TÂCHES À RÉALISER:
[1] Répondez à ces questions sur l'entretien avec Ndèye Binta Diongue :
(a) Quel âge a-t-elle ?
(b) Qui l'a initiée à l'escrime ?
(c) Depuis combien de temps pratique-t-elle l'escrime ?
[2] Recopiez tout ce qui va de « Ndèye Binta Diongue, escrimeuse » jusqu'à « Sports Africa N°8. » dans l'entretien avec Ndèye Binta Diongue.

#### TEXTE SOURCE ####

Ndèye Binta Diongue : « Les sacrifices demandés pour atteindre mes objectifs olympiques sont nombreux »

Ndèye Binta Diongue, escrimeuse sénégalaise, est une passionnée dans l’âme. Depuis son plus jeune âge, elle manie l’épée d’une main de maître. À 35 ans, et après avoir participé aux Jeux Olympiques de Tokyo en 2021, l’éducatrice sportive et Maître d’Armes a encore des rêves plein la tête, dont Paris 2024. Et pour cela, elle est prête à de nombreux sacrifices. Entretien. PROPOS RECUEILLIS PAR VANESSA MAUREL. Extrait du Women Sports Africa N°8.

WOMEN SPORTS : COMMENT AVEZ- VOUS DÉCOUVERT L’ESCRIME ?

NDÈYE BINTA DIONGUE : Un collègue de mon père, Maître Sidy Gallo Diop, qui travaille dans l’administration pénitentiaire, faisait partie de la première promotion de Maîtres d’armes au Sénégal. C’est lui qui m’a initiée à l’escrime. C’était pour moi une découverte et un passe-temps les mercredis et samedis soirs, quand il n’y avait pas d’école. Nous étions un bon groupe de jeunes, tous voisins, et il y avait une très bonne ambiance, surtout lors des déplacements pour les compétitions des Championnats du Sénégal. C’est là-bas que j’ai rencontré les premiers escrimeurs sénégalais qui m’ont fait aimer encore plus ce sport au fil du temps. J’ai aimé et ma passion a pris le dessus, ce qui m’a fait rester. Cela fait maintenant plus de 21 ans. J’ai eu la chance de pouvoir continuer, ce qui n’est pas évident, et je remercie mon entêtement et ma persévérance, car les autres ont tous décroché. Je suis la dernière de toute une génération d’escrimeurs à avoir continué et atteint le haut niveau en tant qu’athlète. J’en suis fière aujourd’hui car j’ai tenu bon, malgré le fait que l’escrime ne soit toujours pas développée ni connue au Sénégal, et que les moyens d’accompagnement ne suivent pas, car l’escrime coûte très cher et ce n’est pas évident voire impossible de réussir sans l’aide nécessaire.

#### EXTRAITS DU MATÉRIEL ####

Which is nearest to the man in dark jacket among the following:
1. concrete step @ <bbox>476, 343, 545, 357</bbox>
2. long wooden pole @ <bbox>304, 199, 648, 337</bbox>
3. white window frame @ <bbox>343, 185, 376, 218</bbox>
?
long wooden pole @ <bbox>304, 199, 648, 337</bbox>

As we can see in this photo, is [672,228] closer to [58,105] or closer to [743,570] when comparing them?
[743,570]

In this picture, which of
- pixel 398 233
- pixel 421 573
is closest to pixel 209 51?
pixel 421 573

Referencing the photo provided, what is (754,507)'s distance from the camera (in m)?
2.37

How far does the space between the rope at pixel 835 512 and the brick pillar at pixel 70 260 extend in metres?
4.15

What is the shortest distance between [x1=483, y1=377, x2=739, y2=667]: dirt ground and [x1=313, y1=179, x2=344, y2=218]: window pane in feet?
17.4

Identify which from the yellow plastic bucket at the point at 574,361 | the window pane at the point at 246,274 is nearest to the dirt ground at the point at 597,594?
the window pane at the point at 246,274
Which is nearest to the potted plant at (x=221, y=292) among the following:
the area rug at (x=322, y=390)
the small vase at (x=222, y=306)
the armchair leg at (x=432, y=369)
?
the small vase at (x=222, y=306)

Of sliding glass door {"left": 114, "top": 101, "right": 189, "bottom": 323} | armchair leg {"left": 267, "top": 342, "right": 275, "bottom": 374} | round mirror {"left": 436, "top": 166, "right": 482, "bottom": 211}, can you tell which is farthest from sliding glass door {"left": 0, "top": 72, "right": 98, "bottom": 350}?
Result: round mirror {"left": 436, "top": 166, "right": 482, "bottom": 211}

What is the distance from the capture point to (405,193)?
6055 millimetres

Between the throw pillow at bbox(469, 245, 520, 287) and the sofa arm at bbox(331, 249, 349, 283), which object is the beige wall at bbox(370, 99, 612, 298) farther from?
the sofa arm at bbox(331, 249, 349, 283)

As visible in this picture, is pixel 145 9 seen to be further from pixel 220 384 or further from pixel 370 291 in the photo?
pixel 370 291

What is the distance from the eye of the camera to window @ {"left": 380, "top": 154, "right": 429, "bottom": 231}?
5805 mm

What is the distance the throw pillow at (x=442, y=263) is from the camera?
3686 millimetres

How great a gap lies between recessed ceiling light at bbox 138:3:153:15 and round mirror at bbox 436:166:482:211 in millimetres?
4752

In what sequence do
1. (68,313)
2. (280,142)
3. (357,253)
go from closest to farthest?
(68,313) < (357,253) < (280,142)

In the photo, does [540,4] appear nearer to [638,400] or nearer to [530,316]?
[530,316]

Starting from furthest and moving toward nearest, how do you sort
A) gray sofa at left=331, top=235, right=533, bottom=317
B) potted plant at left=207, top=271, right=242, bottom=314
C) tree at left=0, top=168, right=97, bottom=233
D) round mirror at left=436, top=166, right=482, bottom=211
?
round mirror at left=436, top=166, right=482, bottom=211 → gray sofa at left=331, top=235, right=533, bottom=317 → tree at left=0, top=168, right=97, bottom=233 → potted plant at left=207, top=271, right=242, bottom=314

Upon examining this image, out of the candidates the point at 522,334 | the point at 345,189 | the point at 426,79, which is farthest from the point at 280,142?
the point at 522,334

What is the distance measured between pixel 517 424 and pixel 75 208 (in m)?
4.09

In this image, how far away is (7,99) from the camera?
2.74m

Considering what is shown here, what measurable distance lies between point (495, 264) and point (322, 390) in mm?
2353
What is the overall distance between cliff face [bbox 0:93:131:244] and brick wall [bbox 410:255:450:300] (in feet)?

####

SOLUTIONS PROPOSÉES:
[1]
(a) 35 ans.
(b) Maître Sidy Gallo Diop, un collègue de son père.
(c) Depuis plus de 21 ans.

[2]
Ndèye Binta Diongue, escrimeuse sénégalaise, est une passionnée dans l’âme. Depuis son plus jeune âge, elle manie l’épée d’une main de maître. À 35 ans, et après avoir participé aux Jeux Olympiques de Tokyo en 2021, l’éducatrice sportive et Maître d’Armes a encore des rêves plein la tête, dont Paris 2024. Et pour cela, elle est prête à de nombreux sacrifices. Entretien. PROPOS RECUEILLIS PAR VANESSA MAUREL. Extrait du Women Sports Africa N°8.